The Seattle online retail giant made its long-awaited move into the world of online wine sales this morning and GeekWire is putting the service to the test.
We spent some time this afternoon using Amazon’s new wine platform to delve through all the cabernets and pinot noirs. Our final order: one bottle of merlot from Ukiah, Calif., and one bottle of white wine from Kelso, Wash.
We’ll be documenting our Amazon wine-buying experience from start to finish, including an unboxing when the packages arrive at GeekWire HQ. Let’s review the online buying process now.
Above is a snapshot from the Amazon Wine homepage. There are a few featured wineries and then five categories to click on: Red, White, Rose, Sparking, Dessert.
And what’s an Amazon product page without a plethora of filters? Here the categories in the left-hand column that you can use to filter results and help find that perfect wine:
- Type (red, white, sparkling)
- Grape variety (Merlot, Pinot Noir)
- Taste notes (blackberry, citrus)
- Professional rating
- Alcohol volume
- Customer review
- Price (Under $10, $10-$20, etc.)
I also loved the “top-rated wines under $25″ on the front page. There aren’t many reviews, given that Amazon just launched this service, but once the feedback rolls in I’d expect this to be a very useful function for those on a wine budget.
I wanted some red wine so I set some parameters. Similar to other Amazon product pages, you can also sort at the top right corner by either “New and Popular,” “Price: Low to High,” “Price: High to Low,” and “Avg. Customer Review.”
On a budget, I wanted to see the cheapest red wines available and filtered by all red wines priced below $10. The first one I looked at was a cheap-o bottle for just $9. Here’s a look at the product page:
As you can see, users have three buying options: by the bottle, a box of three or a box of six. Each selection has the same $9.99 shipping charge, and Amazon shows you how much it costs per bottle. Shipping for big purchases are cheaper by the bottle because of the consistent rates.

**Source material:**
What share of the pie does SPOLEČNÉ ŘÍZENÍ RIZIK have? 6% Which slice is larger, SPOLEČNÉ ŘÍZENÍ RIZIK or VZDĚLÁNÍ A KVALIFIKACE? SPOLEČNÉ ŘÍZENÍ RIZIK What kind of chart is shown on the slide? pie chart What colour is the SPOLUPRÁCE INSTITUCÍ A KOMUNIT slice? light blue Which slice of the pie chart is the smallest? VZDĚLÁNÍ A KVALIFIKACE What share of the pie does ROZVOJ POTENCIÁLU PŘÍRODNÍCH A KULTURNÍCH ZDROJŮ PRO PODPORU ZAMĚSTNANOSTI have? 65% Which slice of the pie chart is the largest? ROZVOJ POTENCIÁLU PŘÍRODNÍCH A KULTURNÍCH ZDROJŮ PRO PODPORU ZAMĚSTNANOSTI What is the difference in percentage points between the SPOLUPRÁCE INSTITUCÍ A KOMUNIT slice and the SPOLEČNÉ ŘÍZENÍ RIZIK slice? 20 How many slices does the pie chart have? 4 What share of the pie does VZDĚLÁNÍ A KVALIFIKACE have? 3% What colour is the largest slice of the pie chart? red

**Your instructions:** Rewrite the Amazon wine article's passage starting at "Above is a snapshot" and ending at "Rose, Sparking, Dessert.", substituting "screenshot" for "snapshot". The material above isn't needed here.

**Response to this task:**
Above is a screenshot from the Amazon Wine homepage. There are a few featured wineries and then five categories to click on: Red, White, Rose, Sparking, Dessert.